Breast biopsy is a procedure in which a small sample of breast tissue containing suspicious breast growth is removed and examined in the laboratory for the presence of cancer. It is indicated when abnormal findings are seen during mammography, ultrasound or MRI scans, or unusual changes are noticed in the nipple (dimpling skin, scaling or bloody discharge) or breast tissue (thickening or lumps).
The area of interest may be numbed to keep you comfortable. The procedure for conducting a breast biopsy depends on factors such as the size and location of the breast defect. The types of breast biopsy procedures include:
- Fine-needle aspiration biopsy: The doctor inserts a thin needle into the lump detected during a breast exam to draw a sample of fluid or cells.

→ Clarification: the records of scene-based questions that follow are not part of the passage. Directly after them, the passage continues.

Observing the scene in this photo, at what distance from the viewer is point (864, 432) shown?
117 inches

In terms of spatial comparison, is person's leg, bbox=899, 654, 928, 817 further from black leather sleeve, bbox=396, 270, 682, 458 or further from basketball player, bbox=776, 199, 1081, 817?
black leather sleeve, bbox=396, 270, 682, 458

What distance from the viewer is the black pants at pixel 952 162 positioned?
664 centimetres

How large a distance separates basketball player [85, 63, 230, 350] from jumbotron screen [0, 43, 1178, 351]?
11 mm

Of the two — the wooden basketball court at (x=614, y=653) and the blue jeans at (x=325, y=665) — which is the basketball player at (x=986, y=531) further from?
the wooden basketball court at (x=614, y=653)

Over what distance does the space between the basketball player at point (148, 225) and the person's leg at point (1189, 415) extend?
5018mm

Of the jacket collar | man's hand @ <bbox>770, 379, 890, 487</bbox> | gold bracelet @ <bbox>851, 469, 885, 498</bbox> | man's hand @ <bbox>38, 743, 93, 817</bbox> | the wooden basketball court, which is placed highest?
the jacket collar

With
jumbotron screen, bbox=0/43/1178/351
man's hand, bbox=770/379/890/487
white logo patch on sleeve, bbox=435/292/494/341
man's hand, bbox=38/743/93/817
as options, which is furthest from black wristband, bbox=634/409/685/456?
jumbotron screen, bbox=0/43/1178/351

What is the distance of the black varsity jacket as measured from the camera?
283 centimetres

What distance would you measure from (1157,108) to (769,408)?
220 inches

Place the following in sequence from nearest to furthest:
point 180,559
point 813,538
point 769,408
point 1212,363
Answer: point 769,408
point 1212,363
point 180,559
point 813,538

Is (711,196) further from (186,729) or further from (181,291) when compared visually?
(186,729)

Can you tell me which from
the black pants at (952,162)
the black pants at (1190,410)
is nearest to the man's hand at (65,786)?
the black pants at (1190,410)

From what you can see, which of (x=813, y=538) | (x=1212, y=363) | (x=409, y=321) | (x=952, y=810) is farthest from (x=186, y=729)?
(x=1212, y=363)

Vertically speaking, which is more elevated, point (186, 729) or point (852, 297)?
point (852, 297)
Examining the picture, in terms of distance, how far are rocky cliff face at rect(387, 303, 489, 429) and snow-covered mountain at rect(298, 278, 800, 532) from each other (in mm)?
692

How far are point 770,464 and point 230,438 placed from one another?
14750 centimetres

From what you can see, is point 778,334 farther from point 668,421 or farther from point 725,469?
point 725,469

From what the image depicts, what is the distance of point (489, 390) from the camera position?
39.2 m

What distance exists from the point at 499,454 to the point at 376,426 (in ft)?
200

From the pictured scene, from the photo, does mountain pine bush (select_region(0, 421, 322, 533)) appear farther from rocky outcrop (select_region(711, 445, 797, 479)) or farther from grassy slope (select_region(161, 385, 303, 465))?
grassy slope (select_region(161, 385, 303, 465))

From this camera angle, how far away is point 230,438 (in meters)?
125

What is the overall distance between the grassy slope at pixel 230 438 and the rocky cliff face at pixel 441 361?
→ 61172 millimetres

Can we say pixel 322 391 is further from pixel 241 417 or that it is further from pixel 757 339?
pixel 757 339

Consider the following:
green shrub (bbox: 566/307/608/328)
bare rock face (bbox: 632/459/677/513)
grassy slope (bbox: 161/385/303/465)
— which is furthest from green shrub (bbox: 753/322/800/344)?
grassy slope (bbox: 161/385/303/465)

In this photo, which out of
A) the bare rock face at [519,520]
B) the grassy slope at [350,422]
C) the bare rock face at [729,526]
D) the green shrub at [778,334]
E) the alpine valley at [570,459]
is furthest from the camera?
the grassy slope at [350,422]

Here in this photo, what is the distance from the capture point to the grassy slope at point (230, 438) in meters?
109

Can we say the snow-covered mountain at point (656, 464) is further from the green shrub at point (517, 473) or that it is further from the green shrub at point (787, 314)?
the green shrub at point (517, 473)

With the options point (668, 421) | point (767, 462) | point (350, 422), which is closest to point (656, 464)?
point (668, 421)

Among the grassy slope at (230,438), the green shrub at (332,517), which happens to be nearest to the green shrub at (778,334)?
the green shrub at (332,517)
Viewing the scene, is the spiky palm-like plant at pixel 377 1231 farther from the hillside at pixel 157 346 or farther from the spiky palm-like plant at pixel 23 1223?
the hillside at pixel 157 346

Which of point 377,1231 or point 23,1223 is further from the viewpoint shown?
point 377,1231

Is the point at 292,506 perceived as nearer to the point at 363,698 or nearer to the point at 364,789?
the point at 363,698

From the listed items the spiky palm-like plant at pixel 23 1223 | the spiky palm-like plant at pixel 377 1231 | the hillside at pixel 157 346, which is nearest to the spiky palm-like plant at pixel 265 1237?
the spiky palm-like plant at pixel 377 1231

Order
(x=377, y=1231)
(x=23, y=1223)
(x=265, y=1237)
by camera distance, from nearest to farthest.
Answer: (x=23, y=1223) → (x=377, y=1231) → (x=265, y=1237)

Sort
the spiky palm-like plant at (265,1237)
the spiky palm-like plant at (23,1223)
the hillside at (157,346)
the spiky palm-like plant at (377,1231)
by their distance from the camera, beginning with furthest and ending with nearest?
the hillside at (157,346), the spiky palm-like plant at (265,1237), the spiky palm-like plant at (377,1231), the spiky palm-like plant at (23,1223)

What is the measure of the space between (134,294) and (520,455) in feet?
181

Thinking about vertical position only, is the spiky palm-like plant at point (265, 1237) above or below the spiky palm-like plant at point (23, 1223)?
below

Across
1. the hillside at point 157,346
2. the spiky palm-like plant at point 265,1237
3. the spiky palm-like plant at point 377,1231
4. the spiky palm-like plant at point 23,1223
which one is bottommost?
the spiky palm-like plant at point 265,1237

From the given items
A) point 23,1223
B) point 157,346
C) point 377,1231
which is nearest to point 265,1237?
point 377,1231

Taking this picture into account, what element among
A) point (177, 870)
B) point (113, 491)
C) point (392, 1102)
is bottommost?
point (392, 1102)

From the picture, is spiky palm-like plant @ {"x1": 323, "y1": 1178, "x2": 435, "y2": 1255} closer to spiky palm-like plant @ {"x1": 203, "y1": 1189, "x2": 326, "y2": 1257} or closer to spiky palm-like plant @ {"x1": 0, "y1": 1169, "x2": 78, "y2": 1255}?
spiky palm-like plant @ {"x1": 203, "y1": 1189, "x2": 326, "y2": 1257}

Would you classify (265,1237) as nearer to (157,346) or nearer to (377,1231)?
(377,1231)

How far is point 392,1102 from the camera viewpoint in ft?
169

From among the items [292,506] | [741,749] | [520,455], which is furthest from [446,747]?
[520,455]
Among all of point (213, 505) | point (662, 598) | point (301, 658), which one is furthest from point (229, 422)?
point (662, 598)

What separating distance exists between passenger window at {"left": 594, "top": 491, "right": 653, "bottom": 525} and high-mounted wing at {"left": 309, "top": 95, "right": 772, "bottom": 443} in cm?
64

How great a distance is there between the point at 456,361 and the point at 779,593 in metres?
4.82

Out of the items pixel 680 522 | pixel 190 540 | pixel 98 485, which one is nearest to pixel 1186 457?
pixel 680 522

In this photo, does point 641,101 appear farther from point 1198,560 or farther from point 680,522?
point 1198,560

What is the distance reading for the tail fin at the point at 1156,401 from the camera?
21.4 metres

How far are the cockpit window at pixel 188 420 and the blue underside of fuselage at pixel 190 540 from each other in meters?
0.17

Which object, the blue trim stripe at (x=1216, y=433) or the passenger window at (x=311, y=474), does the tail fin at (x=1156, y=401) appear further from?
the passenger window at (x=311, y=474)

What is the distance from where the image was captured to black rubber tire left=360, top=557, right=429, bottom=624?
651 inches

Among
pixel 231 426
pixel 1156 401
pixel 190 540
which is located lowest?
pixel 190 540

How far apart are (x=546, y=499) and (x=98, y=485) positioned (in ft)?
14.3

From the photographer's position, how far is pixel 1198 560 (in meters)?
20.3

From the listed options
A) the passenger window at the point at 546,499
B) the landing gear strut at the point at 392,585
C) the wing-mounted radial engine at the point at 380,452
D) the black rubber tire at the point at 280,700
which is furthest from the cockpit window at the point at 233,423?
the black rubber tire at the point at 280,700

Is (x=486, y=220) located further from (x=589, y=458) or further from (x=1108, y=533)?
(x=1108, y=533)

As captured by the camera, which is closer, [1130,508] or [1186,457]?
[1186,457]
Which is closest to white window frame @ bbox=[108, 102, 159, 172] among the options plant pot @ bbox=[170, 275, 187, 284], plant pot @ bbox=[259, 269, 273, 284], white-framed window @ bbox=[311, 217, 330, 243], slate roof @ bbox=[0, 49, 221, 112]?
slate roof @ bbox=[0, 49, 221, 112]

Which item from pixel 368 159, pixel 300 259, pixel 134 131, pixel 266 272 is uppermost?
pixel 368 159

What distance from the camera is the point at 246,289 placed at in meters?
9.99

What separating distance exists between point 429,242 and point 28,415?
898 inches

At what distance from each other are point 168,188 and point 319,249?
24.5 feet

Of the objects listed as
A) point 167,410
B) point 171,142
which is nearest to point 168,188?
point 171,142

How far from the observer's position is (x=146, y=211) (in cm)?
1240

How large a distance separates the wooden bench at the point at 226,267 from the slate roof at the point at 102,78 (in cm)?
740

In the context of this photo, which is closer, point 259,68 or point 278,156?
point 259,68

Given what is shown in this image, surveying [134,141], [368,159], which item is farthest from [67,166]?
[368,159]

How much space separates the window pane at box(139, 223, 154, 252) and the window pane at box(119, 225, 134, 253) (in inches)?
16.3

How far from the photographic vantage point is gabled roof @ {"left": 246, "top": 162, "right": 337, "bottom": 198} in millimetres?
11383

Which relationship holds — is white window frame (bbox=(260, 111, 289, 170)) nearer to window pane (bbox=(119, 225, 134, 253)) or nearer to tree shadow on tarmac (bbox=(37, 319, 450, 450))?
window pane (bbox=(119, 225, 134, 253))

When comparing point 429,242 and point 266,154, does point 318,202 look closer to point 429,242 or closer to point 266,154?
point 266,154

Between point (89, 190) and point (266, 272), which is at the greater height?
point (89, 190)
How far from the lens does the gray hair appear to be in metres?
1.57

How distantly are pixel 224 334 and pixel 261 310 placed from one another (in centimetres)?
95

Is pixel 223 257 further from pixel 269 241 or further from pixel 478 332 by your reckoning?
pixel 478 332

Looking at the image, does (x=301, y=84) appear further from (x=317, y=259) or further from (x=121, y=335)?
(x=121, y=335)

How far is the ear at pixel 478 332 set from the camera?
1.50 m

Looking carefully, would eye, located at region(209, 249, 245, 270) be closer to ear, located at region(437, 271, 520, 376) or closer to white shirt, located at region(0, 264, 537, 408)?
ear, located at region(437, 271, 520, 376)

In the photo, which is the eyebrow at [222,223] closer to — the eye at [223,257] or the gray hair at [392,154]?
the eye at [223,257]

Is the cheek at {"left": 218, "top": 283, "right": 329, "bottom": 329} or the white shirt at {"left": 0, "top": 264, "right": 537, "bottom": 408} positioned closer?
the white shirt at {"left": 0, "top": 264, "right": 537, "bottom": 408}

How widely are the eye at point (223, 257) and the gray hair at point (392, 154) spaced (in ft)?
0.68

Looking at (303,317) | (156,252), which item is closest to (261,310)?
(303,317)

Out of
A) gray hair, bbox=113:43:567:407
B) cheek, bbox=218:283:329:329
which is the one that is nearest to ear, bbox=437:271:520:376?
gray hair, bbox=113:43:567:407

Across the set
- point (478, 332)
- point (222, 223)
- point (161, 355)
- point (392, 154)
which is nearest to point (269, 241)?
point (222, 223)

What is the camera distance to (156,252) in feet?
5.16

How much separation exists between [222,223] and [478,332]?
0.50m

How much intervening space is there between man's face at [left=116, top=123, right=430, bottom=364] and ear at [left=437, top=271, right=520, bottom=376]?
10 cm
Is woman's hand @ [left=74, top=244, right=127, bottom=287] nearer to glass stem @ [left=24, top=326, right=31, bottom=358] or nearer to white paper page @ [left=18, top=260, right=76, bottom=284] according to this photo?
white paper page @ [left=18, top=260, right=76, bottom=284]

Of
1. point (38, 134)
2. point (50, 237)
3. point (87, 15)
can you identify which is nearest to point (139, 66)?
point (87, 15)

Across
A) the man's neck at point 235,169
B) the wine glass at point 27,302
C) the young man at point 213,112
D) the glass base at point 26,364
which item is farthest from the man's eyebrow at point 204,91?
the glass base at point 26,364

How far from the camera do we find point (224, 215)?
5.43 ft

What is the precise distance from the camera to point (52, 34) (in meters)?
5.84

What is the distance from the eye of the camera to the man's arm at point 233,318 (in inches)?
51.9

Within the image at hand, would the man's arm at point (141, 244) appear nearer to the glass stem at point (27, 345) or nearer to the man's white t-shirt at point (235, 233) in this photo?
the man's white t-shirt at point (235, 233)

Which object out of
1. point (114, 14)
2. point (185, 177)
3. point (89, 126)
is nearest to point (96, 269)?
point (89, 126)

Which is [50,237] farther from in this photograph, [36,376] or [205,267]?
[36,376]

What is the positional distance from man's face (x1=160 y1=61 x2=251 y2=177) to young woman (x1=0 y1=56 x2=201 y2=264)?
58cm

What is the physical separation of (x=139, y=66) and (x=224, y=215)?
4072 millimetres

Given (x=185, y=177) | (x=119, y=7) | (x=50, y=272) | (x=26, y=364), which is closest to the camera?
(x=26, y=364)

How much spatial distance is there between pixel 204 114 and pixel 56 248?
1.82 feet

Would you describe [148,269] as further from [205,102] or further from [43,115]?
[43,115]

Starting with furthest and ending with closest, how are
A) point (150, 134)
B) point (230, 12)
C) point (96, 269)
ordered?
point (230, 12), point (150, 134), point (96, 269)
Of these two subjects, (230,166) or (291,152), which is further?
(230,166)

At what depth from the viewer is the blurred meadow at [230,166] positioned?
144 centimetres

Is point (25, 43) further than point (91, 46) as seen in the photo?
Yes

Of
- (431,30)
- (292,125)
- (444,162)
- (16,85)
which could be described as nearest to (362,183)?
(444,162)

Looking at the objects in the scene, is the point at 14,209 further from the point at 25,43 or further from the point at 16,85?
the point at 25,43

- Core needle biopsy: A needle guided by ultrasound or MRI to remove a sample of breast lump detected during a breast exam, ultrasound or mammogram. Several, grain-sized samples of the tissue are removed.
- Stereotactic biopsy: A mammogram is used to identify the location of the suspicious areas within the breast. Your doctor makes a small incision and removes several samples of tissue through a needle or vacuum-powered probe.
- Surgical biopsy: A/Prof Fosh surgically removes a part or entire breast lump under general or local anaesthesia.
The collected tissue is then forwarded to the pathologist for microscopic analysis. The pathology report will tell if you have breast cancer or not, if the lump is benign or cancerous and the type of breast cancer. Based on the results, A/Prof Fosh will discuss a suitable treatment plan for you.